WHAT IS EXPECTED
Below, find the line containing "تخت خواب کودک" and the line containing "Condomínio Alphaville Barra"; reproduce exactly those two and every line between them, omitting pictures.

[Collected data entries]
● ● ● ● ●
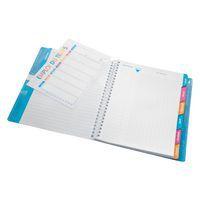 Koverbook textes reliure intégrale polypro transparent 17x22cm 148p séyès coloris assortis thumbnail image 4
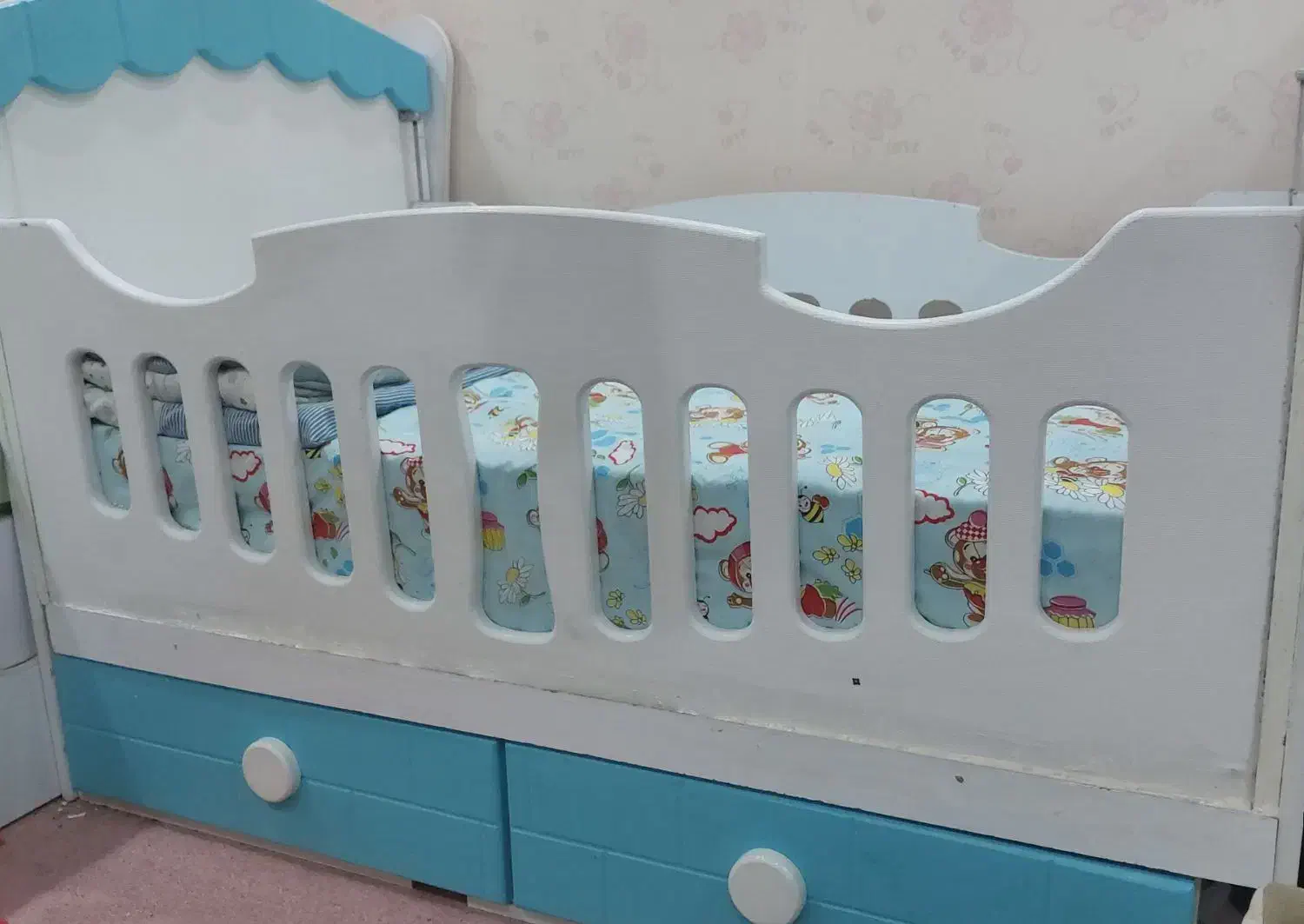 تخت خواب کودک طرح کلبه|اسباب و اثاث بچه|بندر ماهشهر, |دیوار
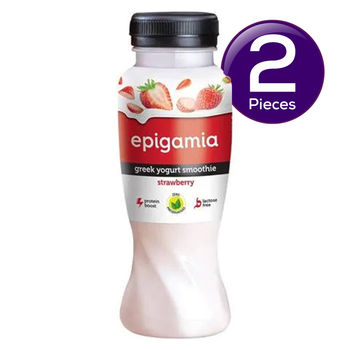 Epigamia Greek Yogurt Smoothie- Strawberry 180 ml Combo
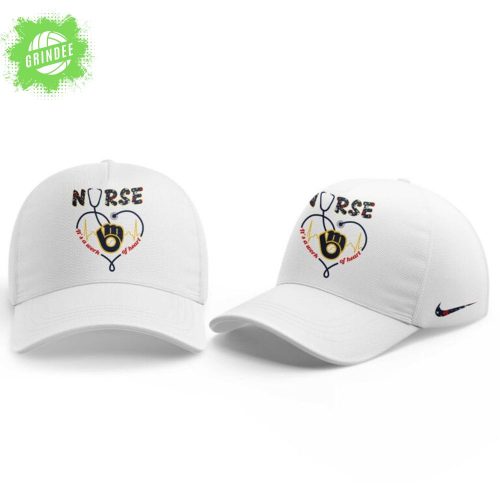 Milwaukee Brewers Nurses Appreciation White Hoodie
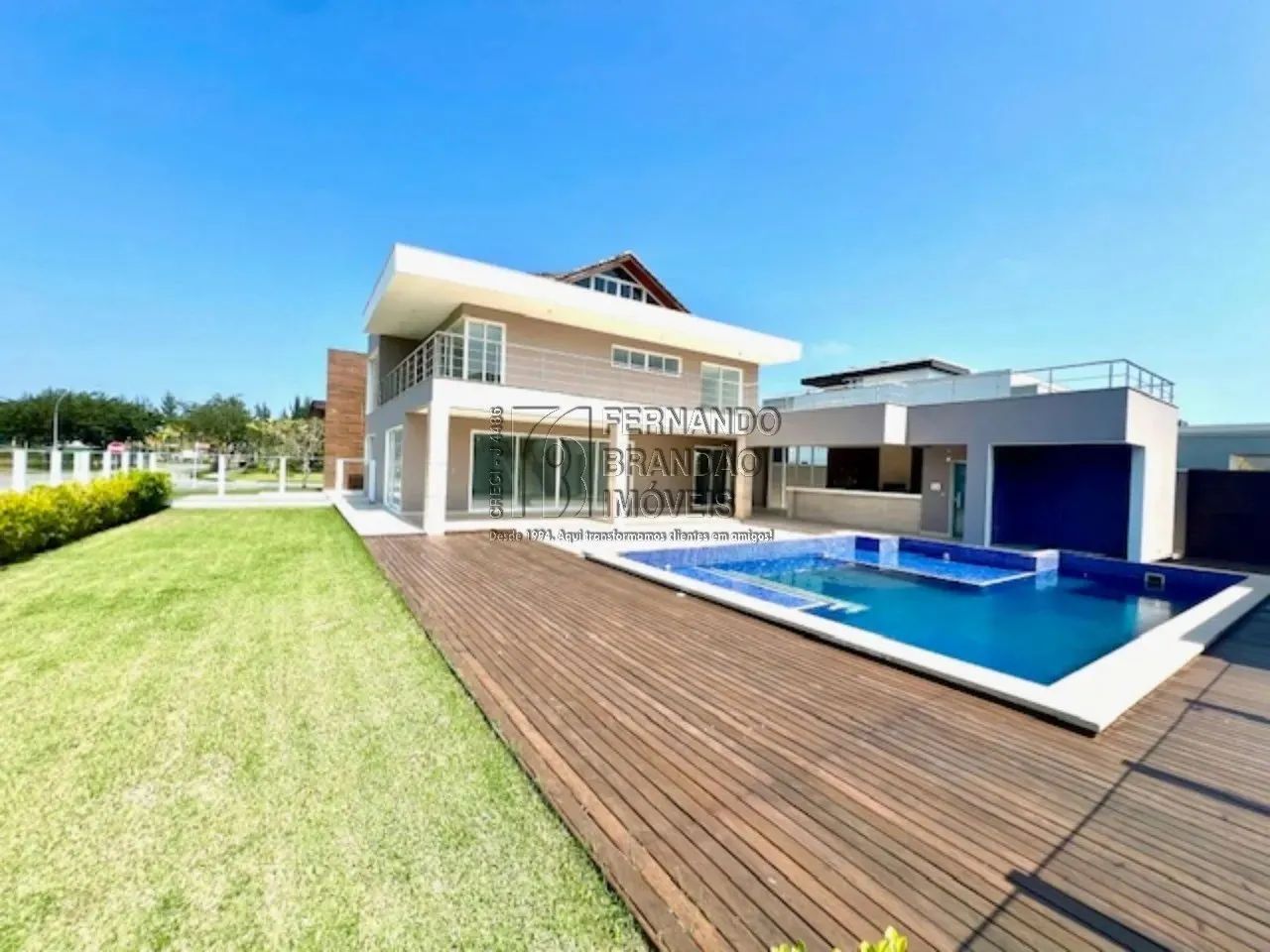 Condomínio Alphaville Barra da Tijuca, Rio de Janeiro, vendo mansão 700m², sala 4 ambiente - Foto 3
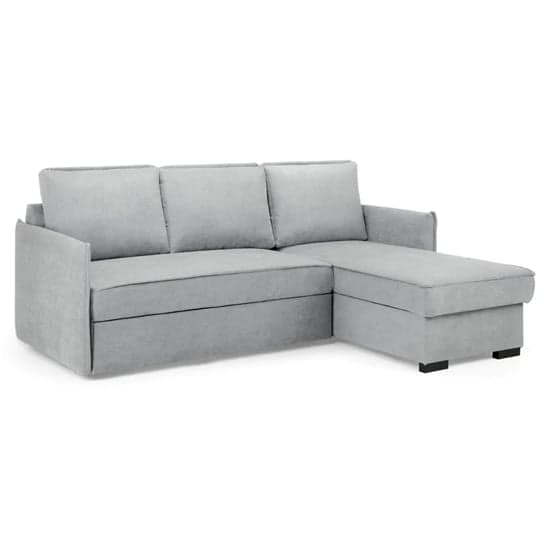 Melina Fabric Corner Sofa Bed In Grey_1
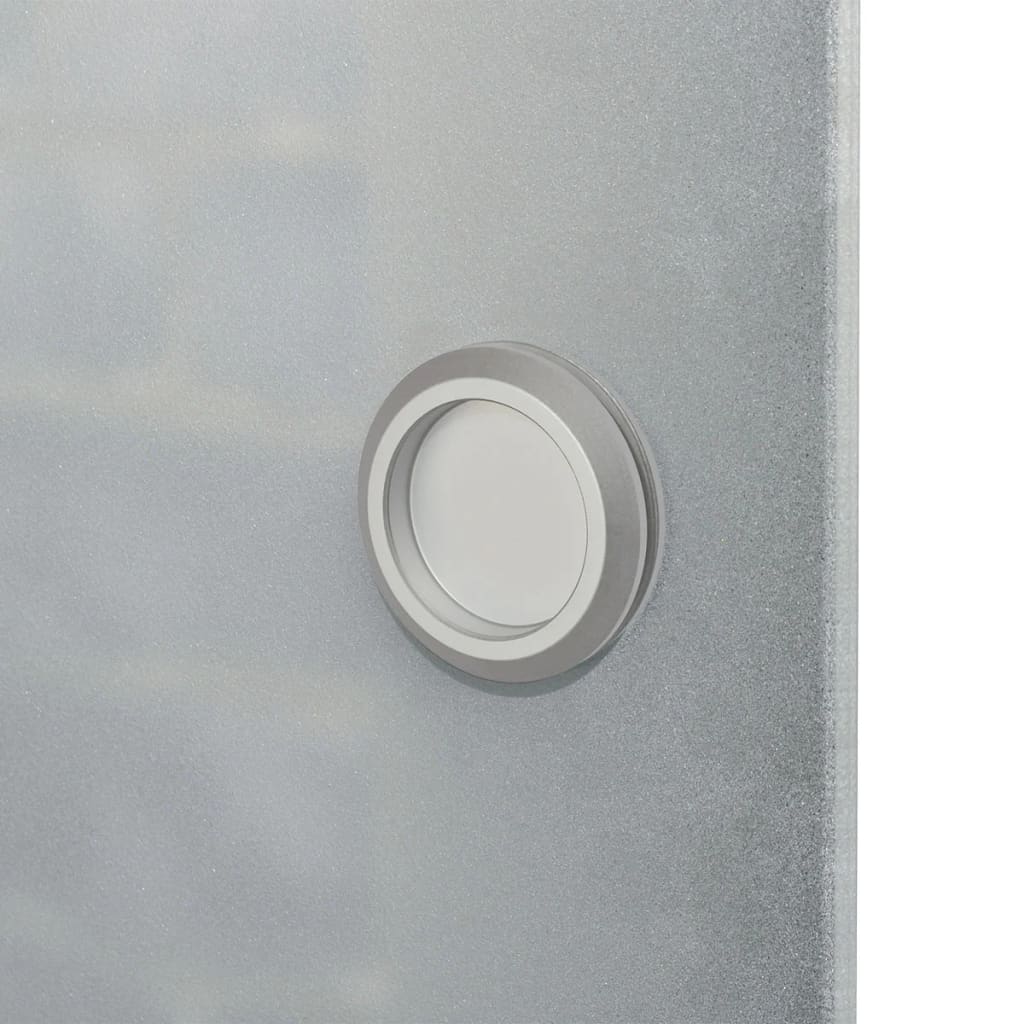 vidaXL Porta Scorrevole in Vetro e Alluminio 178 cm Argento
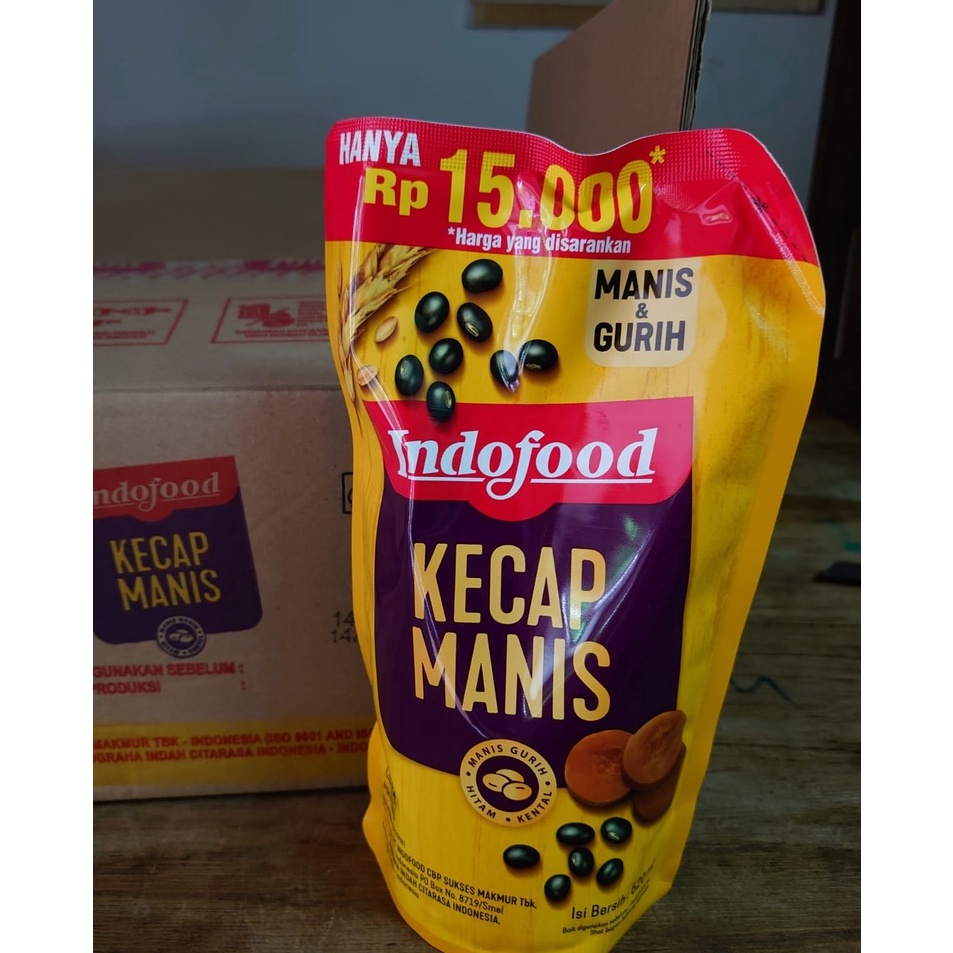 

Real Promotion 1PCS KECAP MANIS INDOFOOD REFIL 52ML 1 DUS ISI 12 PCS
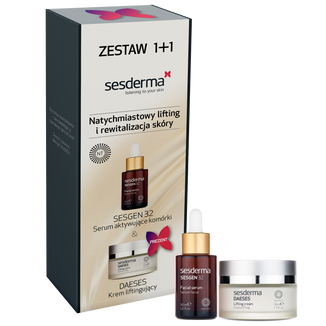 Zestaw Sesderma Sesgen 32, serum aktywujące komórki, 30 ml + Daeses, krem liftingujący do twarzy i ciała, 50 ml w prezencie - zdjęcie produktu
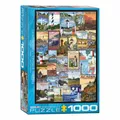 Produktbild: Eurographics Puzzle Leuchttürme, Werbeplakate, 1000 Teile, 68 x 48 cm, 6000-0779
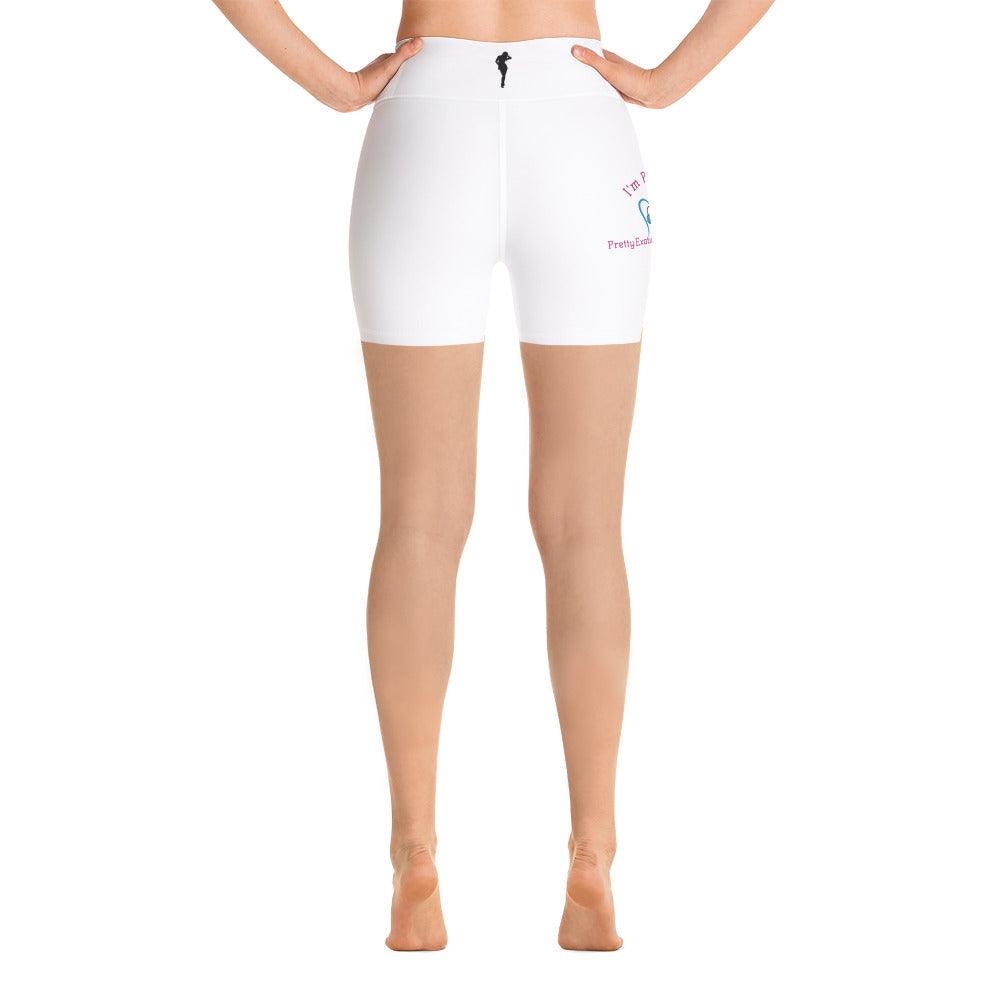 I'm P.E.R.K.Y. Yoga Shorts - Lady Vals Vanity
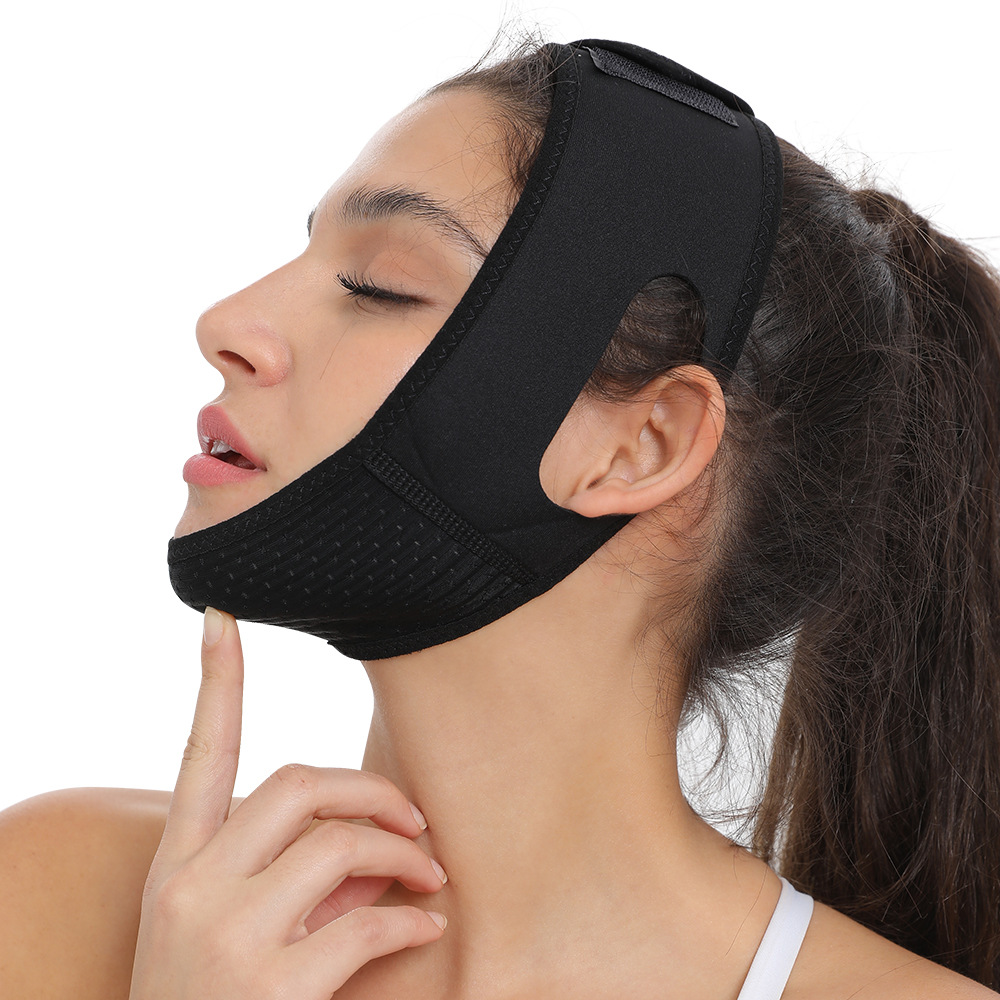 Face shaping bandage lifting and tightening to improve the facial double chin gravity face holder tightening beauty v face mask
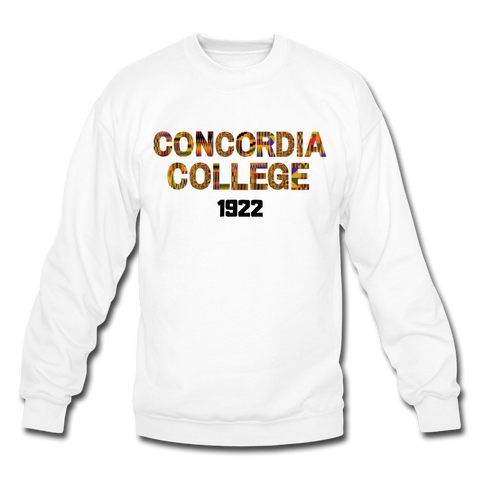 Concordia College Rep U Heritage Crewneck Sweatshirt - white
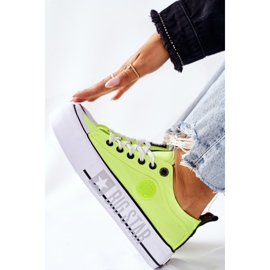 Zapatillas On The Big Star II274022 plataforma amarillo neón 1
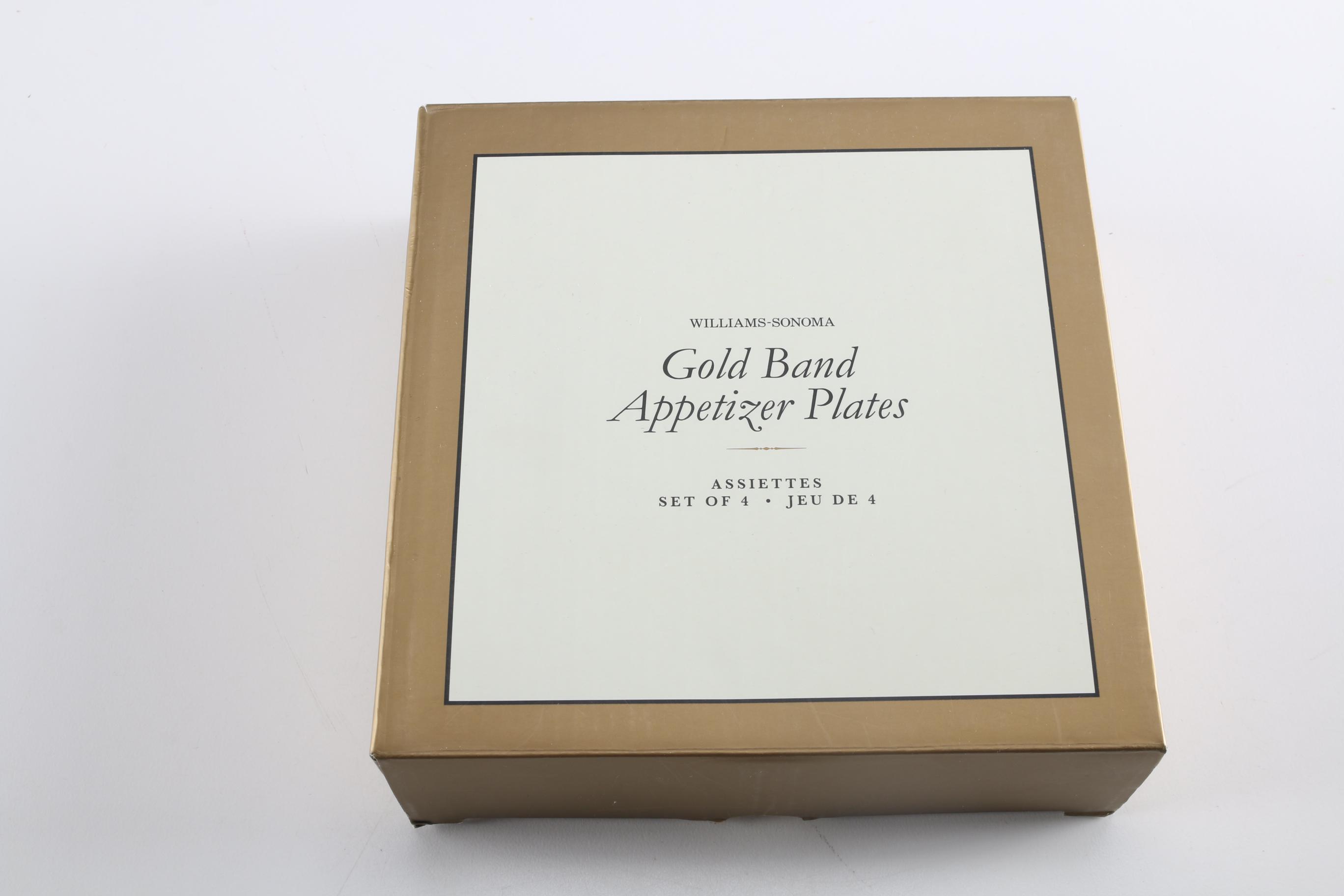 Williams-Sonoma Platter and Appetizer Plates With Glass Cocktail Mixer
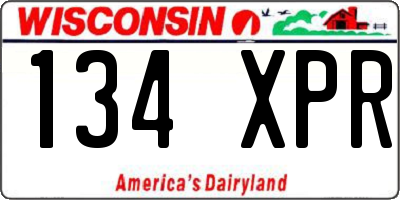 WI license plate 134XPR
● ● ● ● ●
TASK RESULT
 تخت خواب کودک طرح کلبه|اسباب و اثاث بچه|بندر ماهشهر, |دیوار
 Epigamia Greek Yogurt Smoothie- Strawberry 180 ml Combo
 Milwaukee Brewers Nurses Appreciation White Hoodie
 Condomínio Alphaville Barra da Tijuca, Rio de Janeiro, vendo mansão 700m², sala 4 ambiente - Foto 3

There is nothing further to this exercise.